Vontade e corrosão na poesia de Drummond

Não há por que buscar na poesia de Drummond os jogos clássicos de oposição entre o local e o universal, tão ao gosto dos escritores e críticos das literaturas periféricas ou emergentes

por Silviano Santiago

"Portanto, é possível distribuir minha solidão, torná-la meio de conhecimento."
Carlos Drummond de Andrade, "América"

O mundo -o sentimento que dele tem o poeta- pode ser uma abstração, como, aliás, o foi no poema que abre "Alguma Poesia", primeira coleção de versos de Carlos Drummond de Andrade. Ali, o mundo aparecia sob a forma de sortilégio da vontade individual, bem ao gosto das vanguardas do início do século. Recordemos: "Mundo mundo vasto mundo./ Se eu me chamasse Raimundo/ seria uma rima não seria uma solução". Já o sentimento do mundo -no livro que leva por título essa expressão- é objetivo e material, visceralmente político.
O sentimento do mundo passa a estar na imanência do corpo solitário e rebelde do poeta ("Tenho Apenas Duas Mãos"), na premência da vida presente e da solidariedade entre os homens (ver o poema "Mãos Dadas"), na urgência da luta de classes ("Para onde vai o operário? Teria vergonha de chamá-lo meu irmão."), na violência da guerra contra Hitler ("O triste mundo fascista se decompõe ao contato de teus dedos"), na iminência da revolução socioeconômica ("-Ó vida futura! nós te criaremos") e na ardência da utopia socialista ("Aurora,/ entretanto, eu te diviso, ainda tímida,/ inexperiente das luzes que vais acender/ e dos bens que repartirás com todos os homens.").
Na terceira coleção de versos de Carlos Drummond, publicada em 1940, o sentimento do mundo se manifesta também pelas palavras tristes, adornadas por "flores amarelas e medrosas", de um "madrigal lúgubre". O sentimento do mundo se nega a pactuar com um mundo e com homens que, por artimanhas da macroeconomia rearticulada pelo capital desde a Grande Depressão, perderam a força e o viço ("Não serei o poeta de um mundo caduco"). Nega-se a aceitar a falta de remédio para o que remédio tem. Nega-se a conviver com a razão dos suicidas em potencial. Nega-se, finalmente, a aceitar, sem gritar, uma imagem sofrida que se tornou única e simbólica da atualidade -a do menino que chora na noite. O sentimento do mundo pode vir também do mais profundo da noite que toma conta das metrópoles, trazendo para os homens a incompreensão e a desesperança. É sombria e pessimista a visão de mundo que se justapõe à esperança da revolução e da utopia. O poeta pode querer se recolher a uma "casa de cadáveres". Só ali -acredita passageiramente- esquecerá "o jornal sujo embrulhando fatos, homens e comida guardada...".

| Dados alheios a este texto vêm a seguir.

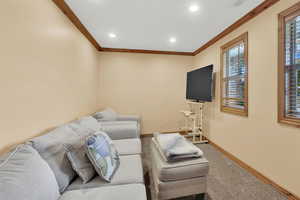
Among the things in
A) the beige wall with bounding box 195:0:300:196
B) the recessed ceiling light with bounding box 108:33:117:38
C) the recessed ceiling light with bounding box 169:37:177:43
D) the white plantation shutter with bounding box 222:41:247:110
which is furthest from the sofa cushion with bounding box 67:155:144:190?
the recessed ceiling light with bounding box 169:37:177:43

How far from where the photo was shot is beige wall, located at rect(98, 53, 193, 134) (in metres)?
3.73

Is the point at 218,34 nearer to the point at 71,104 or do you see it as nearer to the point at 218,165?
the point at 218,165

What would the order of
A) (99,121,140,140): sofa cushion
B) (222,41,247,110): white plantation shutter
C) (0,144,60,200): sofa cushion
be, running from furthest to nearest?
(222,41,247,110): white plantation shutter, (99,121,140,140): sofa cushion, (0,144,60,200): sofa cushion

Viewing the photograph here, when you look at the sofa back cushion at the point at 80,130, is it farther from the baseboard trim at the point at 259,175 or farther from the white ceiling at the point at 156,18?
the baseboard trim at the point at 259,175

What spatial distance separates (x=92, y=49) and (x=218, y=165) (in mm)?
3698

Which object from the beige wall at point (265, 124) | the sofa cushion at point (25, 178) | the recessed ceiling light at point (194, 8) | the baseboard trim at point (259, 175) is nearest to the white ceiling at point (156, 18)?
the recessed ceiling light at point (194, 8)

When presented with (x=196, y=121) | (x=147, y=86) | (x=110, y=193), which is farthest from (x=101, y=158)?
(x=196, y=121)

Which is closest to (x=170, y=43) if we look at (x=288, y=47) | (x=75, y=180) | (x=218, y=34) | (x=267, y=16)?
(x=218, y=34)

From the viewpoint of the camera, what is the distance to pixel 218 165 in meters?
2.26

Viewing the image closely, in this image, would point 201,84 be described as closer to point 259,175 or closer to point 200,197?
point 259,175

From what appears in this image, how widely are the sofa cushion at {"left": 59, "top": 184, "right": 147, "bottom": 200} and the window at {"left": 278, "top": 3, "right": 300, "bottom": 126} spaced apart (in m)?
1.95

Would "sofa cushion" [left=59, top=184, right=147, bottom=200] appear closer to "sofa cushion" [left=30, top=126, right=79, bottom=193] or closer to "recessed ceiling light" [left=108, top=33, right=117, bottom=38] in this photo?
"sofa cushion" [left=30, top=126, right=79, bottom=193]

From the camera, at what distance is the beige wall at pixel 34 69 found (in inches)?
42.5

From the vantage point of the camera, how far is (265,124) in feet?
6.14
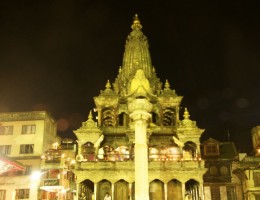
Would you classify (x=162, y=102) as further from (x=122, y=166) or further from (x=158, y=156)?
(x=122, y=166)

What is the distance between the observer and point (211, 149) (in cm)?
4956

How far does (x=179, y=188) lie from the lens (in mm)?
34375

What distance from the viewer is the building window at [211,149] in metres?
49.2

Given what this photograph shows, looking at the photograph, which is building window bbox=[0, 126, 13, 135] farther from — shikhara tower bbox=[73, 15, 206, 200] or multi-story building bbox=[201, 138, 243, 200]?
multi-story building bbox=[201, 138, 243, 200]

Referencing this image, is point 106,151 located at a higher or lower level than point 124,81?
lower

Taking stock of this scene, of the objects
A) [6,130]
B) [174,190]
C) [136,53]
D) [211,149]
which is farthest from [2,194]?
[211,149]

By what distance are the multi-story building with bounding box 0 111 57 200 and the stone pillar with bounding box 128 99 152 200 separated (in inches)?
1118

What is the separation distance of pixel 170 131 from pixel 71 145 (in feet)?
84.3

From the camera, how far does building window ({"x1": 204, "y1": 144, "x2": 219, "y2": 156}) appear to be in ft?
162

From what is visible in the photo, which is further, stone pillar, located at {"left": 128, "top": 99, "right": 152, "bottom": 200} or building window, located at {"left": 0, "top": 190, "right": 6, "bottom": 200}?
building window, located at {"left": 0, "top": 190, "right": 6, "bottom": 200}

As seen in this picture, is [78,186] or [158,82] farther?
[158,82]

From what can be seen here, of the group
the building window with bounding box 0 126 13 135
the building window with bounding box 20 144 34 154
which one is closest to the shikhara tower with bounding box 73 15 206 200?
the building window with bounding box 20 144 34 154

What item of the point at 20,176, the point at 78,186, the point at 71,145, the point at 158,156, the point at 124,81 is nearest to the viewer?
the point at 78,186

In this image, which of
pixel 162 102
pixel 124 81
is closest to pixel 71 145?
pixel 124 81
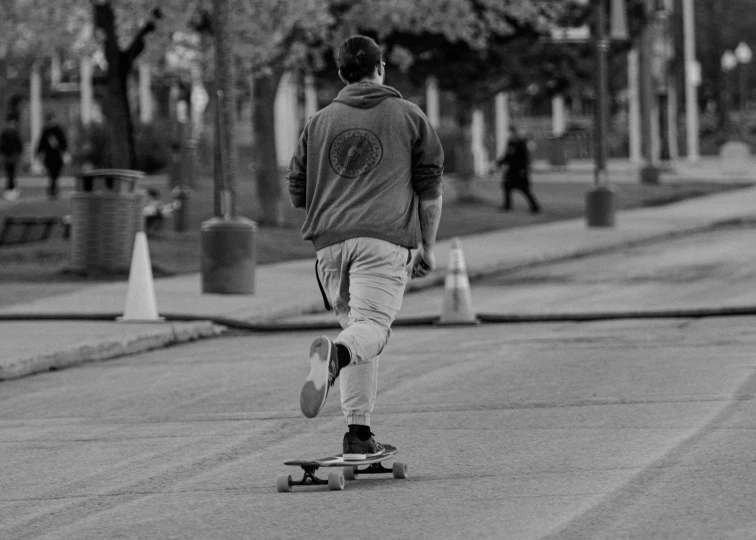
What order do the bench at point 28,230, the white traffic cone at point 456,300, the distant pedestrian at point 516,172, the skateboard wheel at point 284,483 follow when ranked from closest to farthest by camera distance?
the skateboard wheel at point 284,483 < the white traffic cone at point 456,300 < the bench at point 28,230 < the distant pedestrian at point 516,172

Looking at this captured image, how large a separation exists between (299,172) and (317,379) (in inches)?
47.0

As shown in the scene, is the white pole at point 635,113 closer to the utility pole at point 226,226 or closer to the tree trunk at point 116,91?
the tree trunk at point 116,91

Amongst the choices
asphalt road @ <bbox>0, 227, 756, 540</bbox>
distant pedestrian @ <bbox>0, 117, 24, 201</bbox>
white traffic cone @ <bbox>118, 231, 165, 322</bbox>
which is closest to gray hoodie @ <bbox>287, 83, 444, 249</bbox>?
asphalt road @ <bbox>0, 227, 756, 540</bbox>

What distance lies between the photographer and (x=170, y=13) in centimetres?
2359

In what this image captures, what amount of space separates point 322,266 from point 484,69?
86.6ft

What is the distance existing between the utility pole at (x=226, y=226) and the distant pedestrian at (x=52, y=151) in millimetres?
17122

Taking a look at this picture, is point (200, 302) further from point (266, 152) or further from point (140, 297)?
point (266, 152)

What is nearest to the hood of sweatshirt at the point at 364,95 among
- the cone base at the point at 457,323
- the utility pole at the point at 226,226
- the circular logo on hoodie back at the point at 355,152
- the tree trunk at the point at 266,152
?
the circular logo on hoodie back at the point at 355,152

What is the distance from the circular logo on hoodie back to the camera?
7.42 meters

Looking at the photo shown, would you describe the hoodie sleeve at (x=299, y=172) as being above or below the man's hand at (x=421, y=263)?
above

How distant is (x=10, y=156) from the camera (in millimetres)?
36406

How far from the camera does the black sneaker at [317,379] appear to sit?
687 centimetres

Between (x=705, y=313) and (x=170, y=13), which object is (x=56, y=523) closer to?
(x=705, y=313)

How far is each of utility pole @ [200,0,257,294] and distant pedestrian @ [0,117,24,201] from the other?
18.0 metres
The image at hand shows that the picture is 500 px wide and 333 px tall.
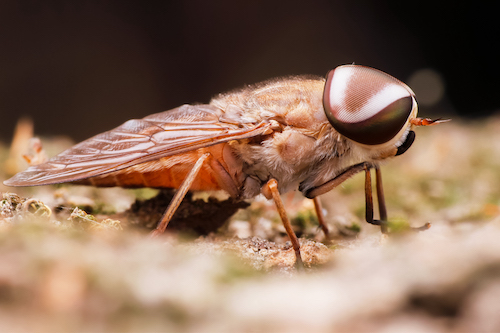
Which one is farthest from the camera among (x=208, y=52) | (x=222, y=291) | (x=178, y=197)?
(x=208, y=52)

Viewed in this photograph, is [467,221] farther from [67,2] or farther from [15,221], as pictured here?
[67,2]

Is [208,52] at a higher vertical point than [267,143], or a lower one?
higher

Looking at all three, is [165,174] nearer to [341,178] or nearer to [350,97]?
[341,178]

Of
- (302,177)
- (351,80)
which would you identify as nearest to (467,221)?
(302,177)

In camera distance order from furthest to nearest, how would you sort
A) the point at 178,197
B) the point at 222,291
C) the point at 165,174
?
the point at 165,174
the point at 178,197
the point at 222,291

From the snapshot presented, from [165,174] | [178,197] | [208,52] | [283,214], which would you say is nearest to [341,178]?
[283,214]

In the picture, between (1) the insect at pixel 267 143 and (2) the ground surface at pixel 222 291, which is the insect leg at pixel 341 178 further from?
(2) the ground surface at pixel 222 291

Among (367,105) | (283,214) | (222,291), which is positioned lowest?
(283,214)

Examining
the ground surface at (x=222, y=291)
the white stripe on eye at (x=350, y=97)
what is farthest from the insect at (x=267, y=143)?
the ground surface at (x=222, y=291)
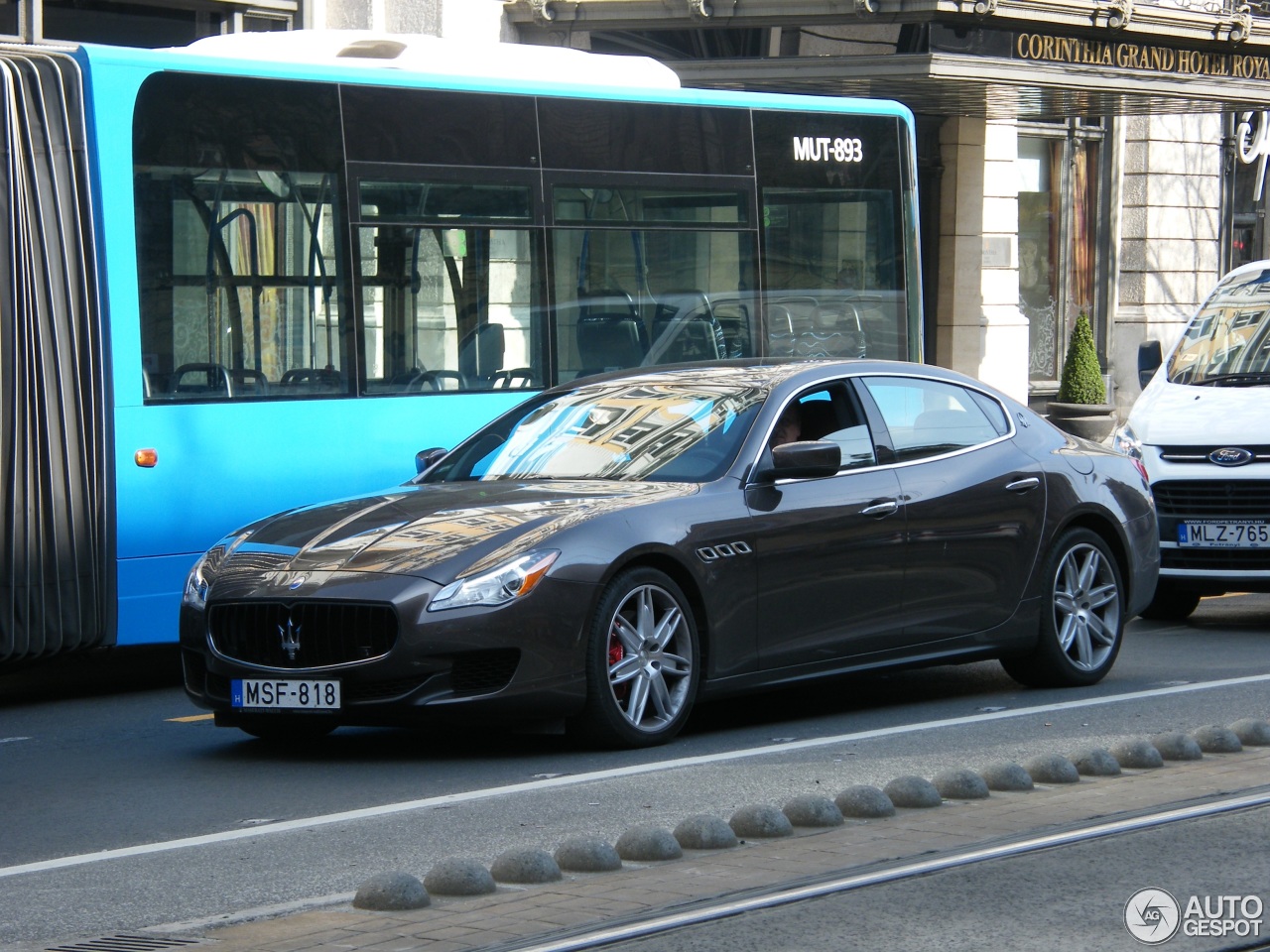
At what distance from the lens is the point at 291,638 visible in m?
7.75

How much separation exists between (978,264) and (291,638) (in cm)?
1886

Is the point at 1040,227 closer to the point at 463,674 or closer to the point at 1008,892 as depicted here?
the point at 463,674

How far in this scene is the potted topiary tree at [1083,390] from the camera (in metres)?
27.3

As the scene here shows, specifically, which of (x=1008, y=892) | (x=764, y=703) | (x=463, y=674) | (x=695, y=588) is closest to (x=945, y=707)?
(x=764, y=703)

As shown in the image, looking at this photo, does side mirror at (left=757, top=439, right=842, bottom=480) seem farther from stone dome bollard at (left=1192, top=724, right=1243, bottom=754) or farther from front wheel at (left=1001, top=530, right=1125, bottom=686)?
stone dome bollard at (left=1192, top=724, right=1243, bottom=754)

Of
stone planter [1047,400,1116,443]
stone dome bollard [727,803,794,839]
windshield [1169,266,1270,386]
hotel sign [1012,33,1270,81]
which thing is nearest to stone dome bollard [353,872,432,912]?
stone dome bollard [727,803,794,839]

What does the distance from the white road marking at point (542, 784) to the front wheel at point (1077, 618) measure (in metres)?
0.30

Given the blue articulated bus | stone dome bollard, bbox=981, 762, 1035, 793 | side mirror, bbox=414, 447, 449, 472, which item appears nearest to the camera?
stone dome bollard, bbox=981, 762, 1035, 793

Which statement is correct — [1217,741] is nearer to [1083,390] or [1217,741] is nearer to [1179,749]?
[1179,749]

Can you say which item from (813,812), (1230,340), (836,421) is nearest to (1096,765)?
(813,812)

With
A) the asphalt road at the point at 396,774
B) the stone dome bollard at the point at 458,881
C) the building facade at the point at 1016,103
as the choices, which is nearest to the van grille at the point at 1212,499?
the asphalt road at the point at 396,774

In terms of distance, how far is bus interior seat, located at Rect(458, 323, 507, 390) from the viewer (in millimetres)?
11641

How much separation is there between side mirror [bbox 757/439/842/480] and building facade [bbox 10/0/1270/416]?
10889 mm

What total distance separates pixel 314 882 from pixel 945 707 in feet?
13.3
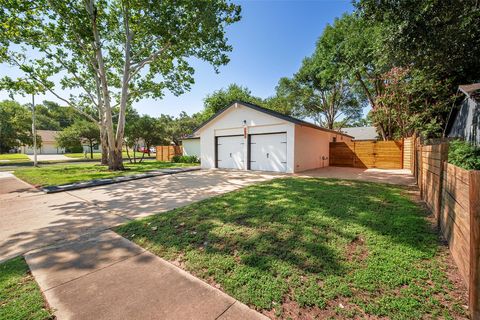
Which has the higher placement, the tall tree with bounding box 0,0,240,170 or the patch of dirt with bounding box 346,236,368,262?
the tall tree with bounding box 0,0,240,170

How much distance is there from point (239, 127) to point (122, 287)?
1067cm

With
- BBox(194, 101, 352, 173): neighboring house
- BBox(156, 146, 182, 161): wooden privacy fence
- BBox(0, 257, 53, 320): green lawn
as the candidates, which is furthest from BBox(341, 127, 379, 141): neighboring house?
BBox(0, 257, 53, 320): green lawn

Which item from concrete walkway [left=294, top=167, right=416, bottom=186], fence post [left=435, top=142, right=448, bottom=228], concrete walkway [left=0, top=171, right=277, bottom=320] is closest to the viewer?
concrete walkway [left=0, top=171, right=277, bottom=320]

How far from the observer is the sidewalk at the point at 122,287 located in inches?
71.2

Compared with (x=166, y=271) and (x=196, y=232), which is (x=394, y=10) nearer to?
(x=196, y=232)

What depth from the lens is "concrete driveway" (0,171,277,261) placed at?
11.3 feet

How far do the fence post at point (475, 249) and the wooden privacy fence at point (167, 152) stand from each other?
869 inches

Fotografias intoleráveis No nosso tempo, o sentimento do mundo não poderia ser diferente. As várias facetas oblíquas que o constituem obedecem a uma única ordem, imperadora: "Chegou o tempo em que a vida é uma ordem./ A vida apenas, sem mistificação". Nem o verme conseguiu roer "o imortal soluço de vida que rebentava" do "álbum de fotografias intoleráveis".
Ao poeta maduro, consciente do seu ofício e da sua função, compete a tarefa de dar forma concreta e atual, complexa, à abstração de mundo, que, na sua poesia anterior, se expressava de maneira irônica e, na fala corrente dos mortais, se expressa de maneira alienada. Ao transformar o mundo em objeto abstrato, ao caracterizá-lo como enleio seu ou nosso, o poeta tornava a ele e ao sujeito que o enunciava exóticos. Ou seja: em "Alguma Poesia" e na fala comum, o mundo é objeto tão exótico quanto o será o cidadão brasileiro caso nele não seja incluído de maneira crítica.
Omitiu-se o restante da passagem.